Customer brought in a package and asked if we could look up who it was from. “I’m afraid it’s the coin company. Is it the coin company? I don’t want to open it if it’s from the coin company. Those people are nasty.” [Googled address] “It is from the coin company,” I told them. Customer backed away from the package like it was a bomb. Told them we’d take care of it.
After they left, young Private First Class turned to me and said, “What’s a coin company?” Ah the innocence of youth.
News of the day was that Trump’s valet in Washington has the mythical government and/or Bill Gates produced virus. Found out when customer said, out of absolutely nowhere, “His valet has the virus. Hope that motherf***** gets quarantined for 20 years.”
It’s not like I had to ask who the motherf***** was in that story.
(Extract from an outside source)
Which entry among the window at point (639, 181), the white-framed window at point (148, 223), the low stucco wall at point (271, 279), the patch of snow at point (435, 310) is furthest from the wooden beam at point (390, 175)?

Been listening to more classic rock lately. “We Are The Champions” is officially the least appropriate song to be playing loudly with a line to the door. Champions of what? Postage?
A bumblebee got in the store near the end of the day. Private First Class and I agreed to tell Private Ryan it was a Murder Hornet.
Huckleberry Row Jackrabbits are 76-22. The Hanwha Eagles are 2-1. I’m 3 for 3 on betting on Korean baseball games. I don’t know whether to be proud of any of these things.
Reading Why We Swim by Bonnie Tsui. Easily my favorite nonfiction book in awhile.
Have begun taking baths at night as though I am a princess in the most screwed up fairytale ever told. And have you read some of those? They’re righteously scary.
Still having neighborhood dirt sharing parties. Decided we are flipping our living room and dining room back to original places. Beginning to think she owns whatcanImakemywifeliftnext dot com.
Finally cut hair. Line between bleached blond and regular hair color is almost a perfect bowl. Loving the new look. Very 90s lesbian.